Lay out as a Markdown table with the columns Row and Line, leaving out blank lines, only the lines starting with the one that contains "Time of clock at [754,34,798,73]: 9:48" and going on through the one that contains "Time of clock at [749,194,797,252]: 2:18". Put a row number under Row and the line under Line.

### DATA FOR THIS EXERCISE
☆ ☆ ☆ ☆ ☆ ☆ ☆

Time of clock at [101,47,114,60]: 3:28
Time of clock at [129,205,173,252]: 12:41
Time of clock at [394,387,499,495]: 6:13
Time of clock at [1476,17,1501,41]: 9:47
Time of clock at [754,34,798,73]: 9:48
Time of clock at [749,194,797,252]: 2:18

☆ ☆ ☆ ☆ ☆ ☆ ☆

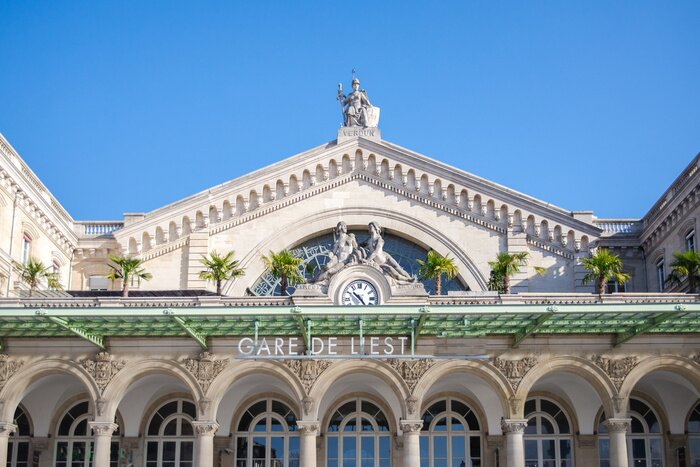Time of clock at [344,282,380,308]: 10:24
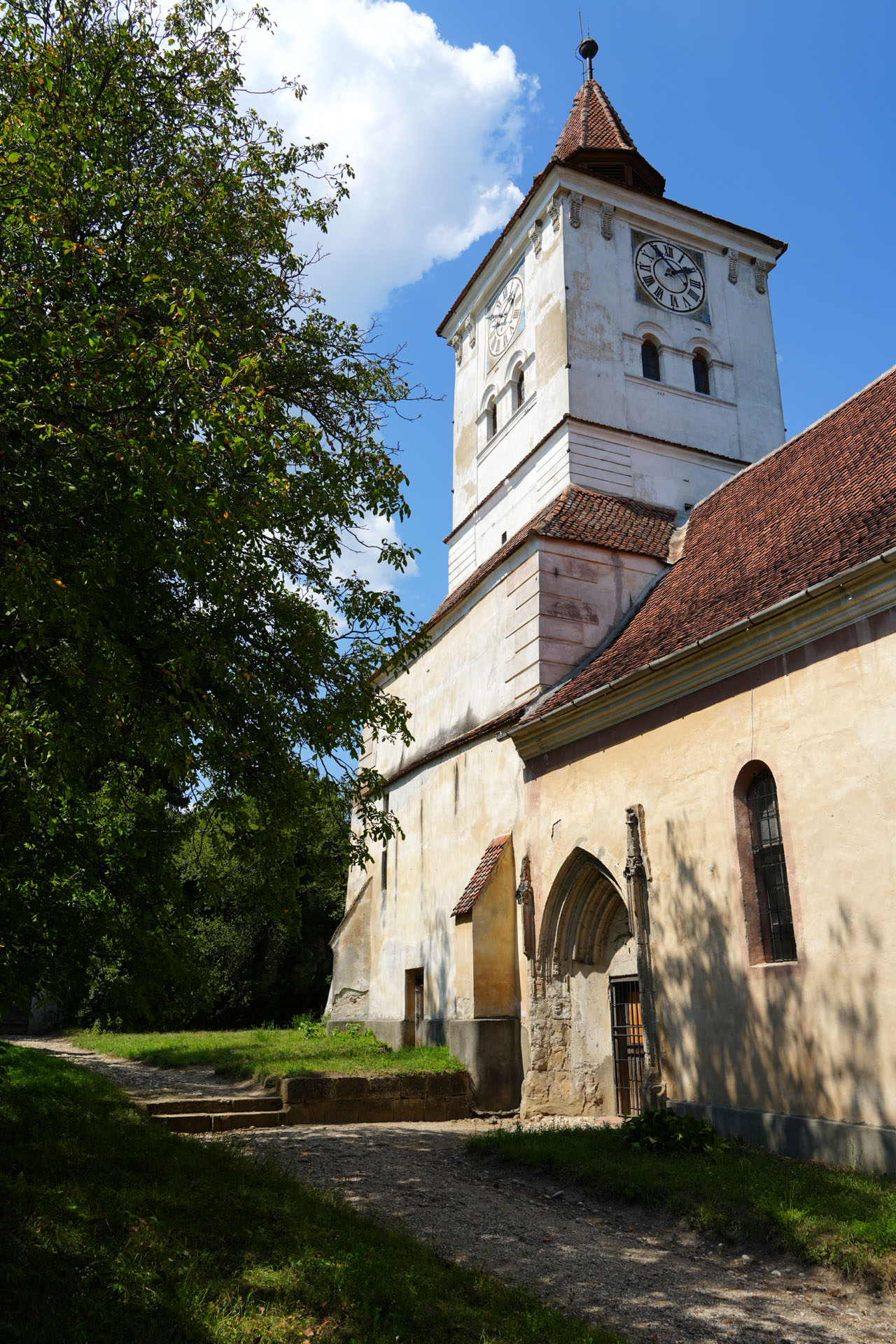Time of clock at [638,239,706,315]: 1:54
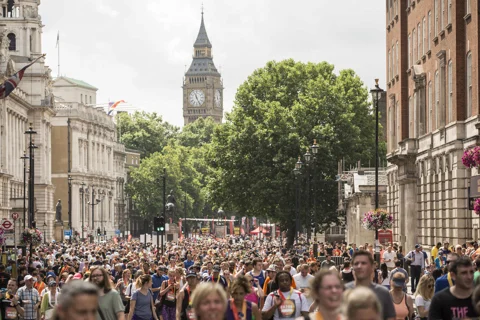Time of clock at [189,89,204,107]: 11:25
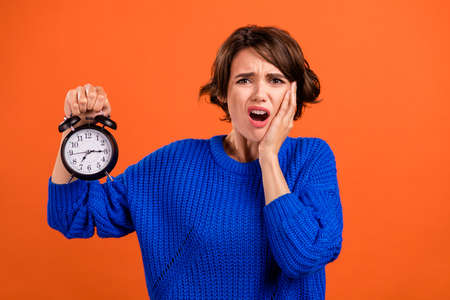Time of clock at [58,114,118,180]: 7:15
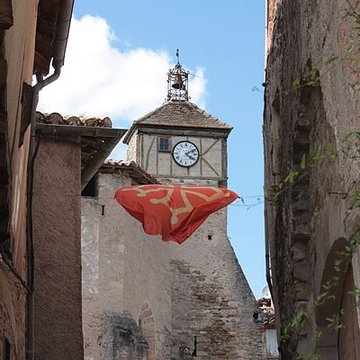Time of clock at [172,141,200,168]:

☆ ☆ ☆ ☆ ☆ ☆ ☆

### WRITTEN RESPONSE
| Row | Line |
|---|---|
| 1 | Time of clock at [754,34,798,73]: 9:48 |
| 2 | Time of clock at [749,194,797,252]: 2:18 |